LukeDossettA Ketchikan teen recently achieved the highest rank attainable in the scouting program of the Boy Scouts of America. Luke Dossett has completed the requirements to become an Eagle Scout, which included overseeing a community service project.

Only 4 percent of Boy Scouts meet the requirements to become an Eagle Scout. Seventeen-year-old Luke Dossett was born and raised in Ketchikan. He started his scouting career more than seven years ago. Dossett is currently a senior at Ketchikan High School, and has been involved in varsity football, debate, choir and track, and also participates in Ketchikan Dribblers League. Part of his busy schedule includes attending weekly scouting meetings. He is currently junior assistant scoutmaster of Troop 4. Dossett explains what becoming an Eagle Scout means.

“It means that you have a lot of leadership capability. You have the ability to undertake tasks and manage your time, because that is what going through the ranks is, it’s a lot of time management. It’s time management over the course of seven years or so. It’s knowing where you want to be throughout those years so you have room at the end to complete lot of the longer projects.”

To achieve the rank of Eagle Scout, among other requirements, Dossett earned 24 merit badges, served as a leader of his troop, and completed a major community service project. The project he chose was to repair and replace the sub flooring of studios at Ketchikan Theatre Ballet. Dossett says he selected that project, in part, because of his family’s connection to KTB.

“Both my mother and my sister had been very active in KTB for a long time. My mother had been on the board, and my sister had participated in it throughout her entire life up until when she graduated from high school. I knew that community very well, so I was very comfortable around it. And I had grown up around the studio.  So, when I had heard from somebody else and a couple of other people that they had problems with their floors, and there were holes in the boards, and it needed to be fixed, I had the idea to create that into an Eagle project.”

Ballet dancers stretch on the repaired floor in Studio A.

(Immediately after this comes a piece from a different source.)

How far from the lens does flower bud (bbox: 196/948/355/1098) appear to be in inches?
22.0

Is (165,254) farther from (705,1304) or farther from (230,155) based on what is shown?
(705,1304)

Ballet dancers stretch on the repaired floor in Studio A.

The studios have raised, plywood flooring covered with a performance surface called Marley. Dossett was responsible for overseeing the project, which included scheduling, finding volunteer labor, and securing funding and supplies.  He says the original plan was to repair floors in two studios, but once the flooring in Studio A was pulled up, the crew realized the job was more complicated than expected.

“We couldn’t see the plywood without pulling up the Marley, so we basically pulled up one corner of the Marley and used that to assume how the rest of the floor would look. When we finally got to the project, we pulled up the Marley, and it looked completely different from what we originally hoped. It was in a lot worse condition. We ended up only getting one floor done, but it took four days.”

Dossett says most Eagle Scout projects take about 100 man hours, but because of the unexpected challenges, his project took 364.

Lani McElroy is KTB’s business manager and an instructor. She says the previous condition of the floor was a safety issue.

“With all of the wear and tear – dancers jump and spin. After a few years the flooring starts to break down, and then it becomes dangerous. If there’s a hole or something, or a cracked board, it can become detrimental to our dancers.”

News TileThe repair work was done one weekend over the summer. Dossett says crews worked day and night to finish the project before classes started the following Monday.  McElroy says when students returned to class, they noticed the difference immediately.

“They would start to avoid those bad places in the floor during class. They noticed, and are very grateful, that they’ve got a nice, safe space to dance.”

Boy Scouts is open to boys up to age 18, so Dossett’s time in Scouts is ending soon. He shared some of his favorite memories of the past seven years. One was attending the 2013 National Jamboree in West Virginia.

“You had thousands upon thousands of Scouts at this big, huge event, where they held events where you could take merit badges. You could just get to know other scouts. They had church services. They had a concert for us. But I was lucky enough to be able to attend it, and it was a really great opportunity.”

He also was scout leader when he went to the Boy Scouts’ Florida Sea Base camp.

“We basically went to Florida and then flew over to the Bahamas. Then in the Bahamas we get on a sailboat and spend a week sailing around the Bahamas, learning the techniques for sailing, and having a big Boy Scout adventure. I’ve had a lot of really great adventures with my troop, and I’m really happy to be part of it. It’s made a huge impact on my life.”

After graduation, Dossett plans to pursue a teaching degree at Central Washington University in Ellensburg. He says he hopes to return to Ketchikan to teach and coach sports at Kayhi. After completing college, Dossett says he plans to stay involved with Boy Scouts as a Scouter, an adult volunteer or professional in the organization.

Dossett will be honored at a special Eagle Scout ceremony on January 6th beginning at 6:30 pm at the Holy Name Catholic Church Parish Hall. Local Eagle Scouts, Scouters, Scouts and friends are invited.